Saved data entries:
━━━━━━━━━━━━━━━━━━━━
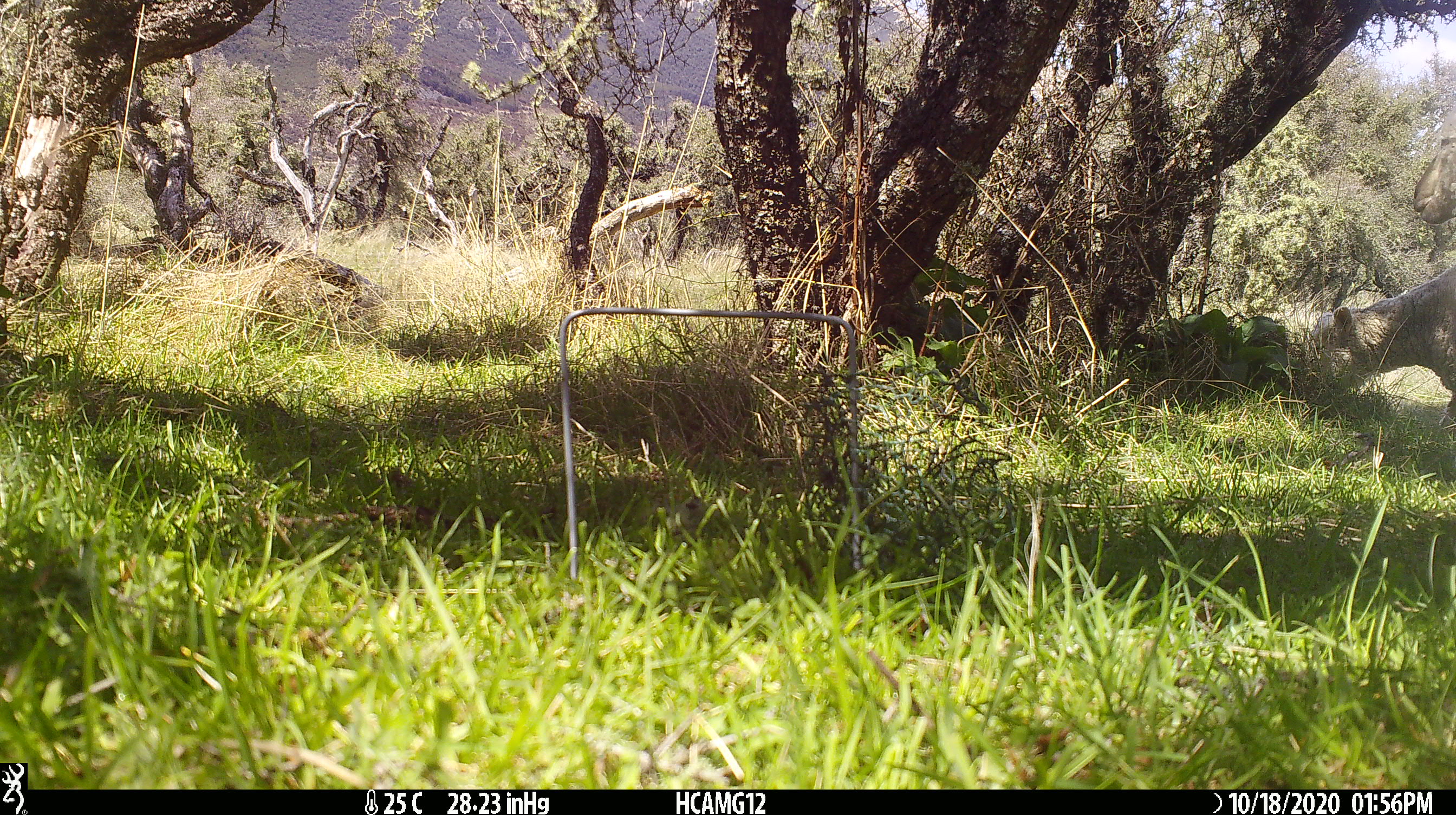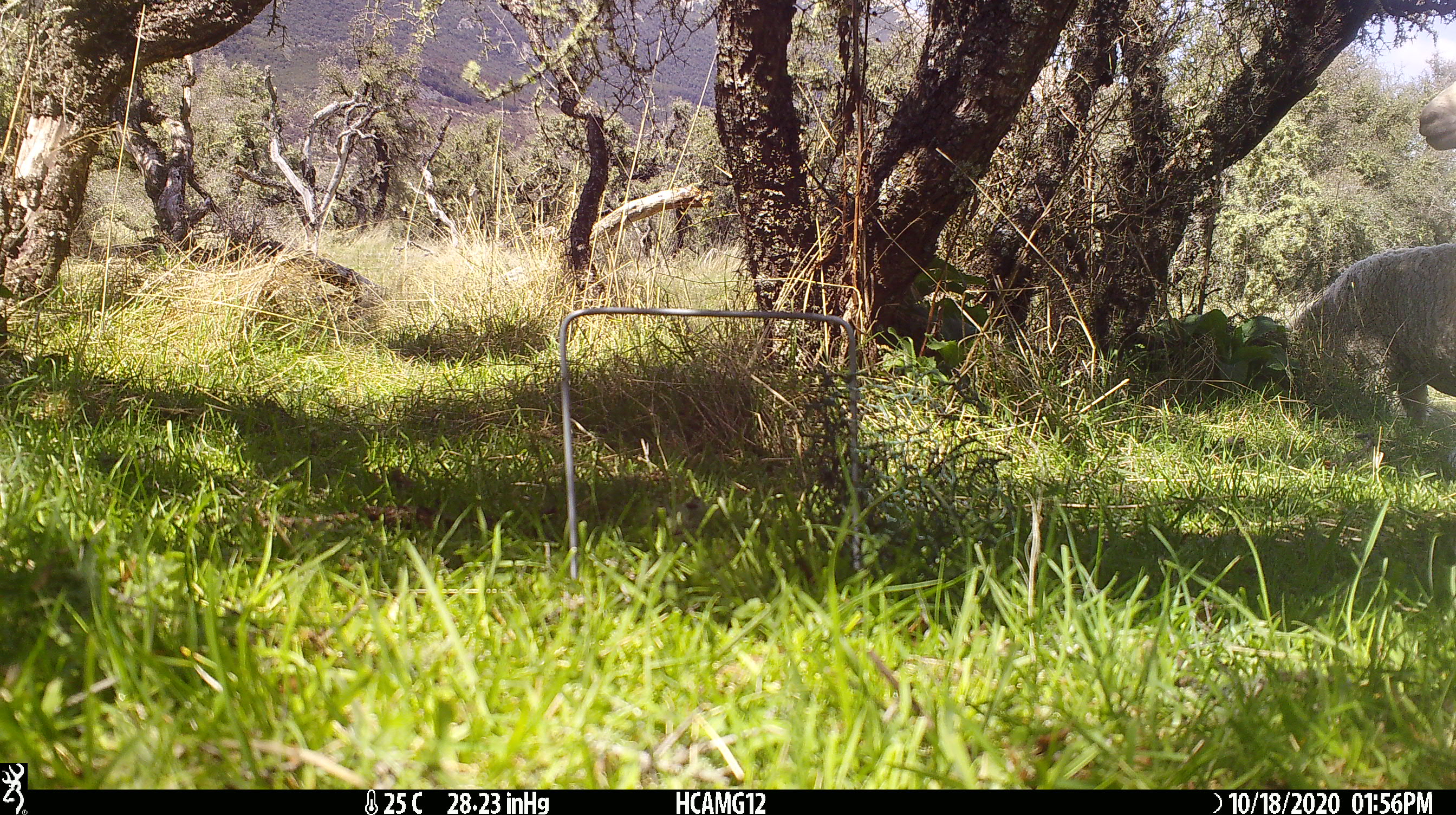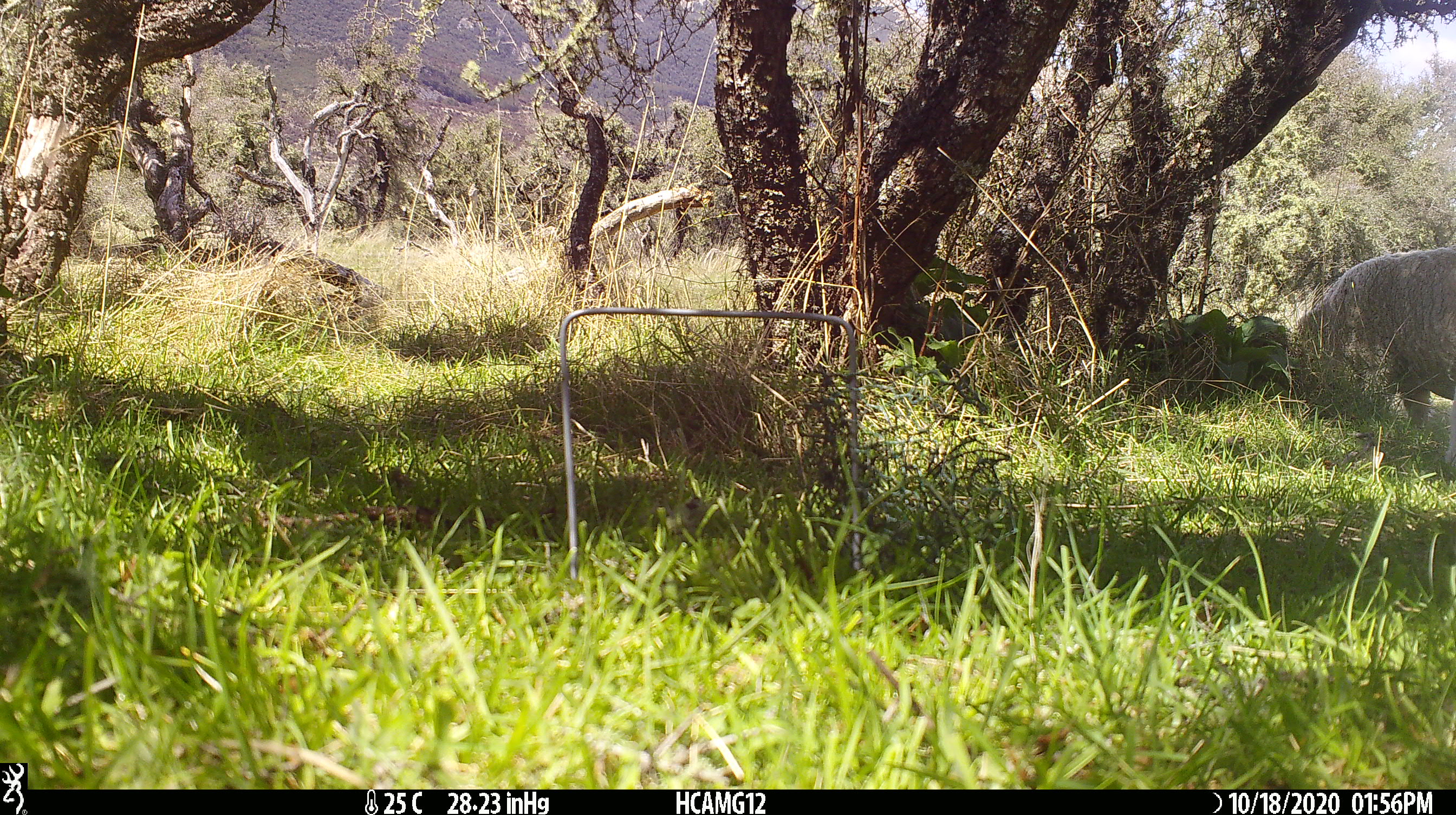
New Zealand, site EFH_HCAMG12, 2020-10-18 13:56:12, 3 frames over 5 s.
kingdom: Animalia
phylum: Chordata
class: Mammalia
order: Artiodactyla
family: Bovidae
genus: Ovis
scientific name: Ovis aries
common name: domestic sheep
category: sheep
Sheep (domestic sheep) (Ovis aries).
━━━━━━━━━━━━━━━━━━━━
**What is required**
Print exactly, and only, the lines from the line that contains "kingdom: Animalia" through the last line of the records.

**Exercise response**
kingdom: Animalia
phylum: Chordata
class: Mammalia
order: Artiodactyla
family: Bovidae
genus: Ovis
scientific name: Ovis aries
common name: domestic sheep
category: sheep
Sheep (domestic sheep) (Ovis aries).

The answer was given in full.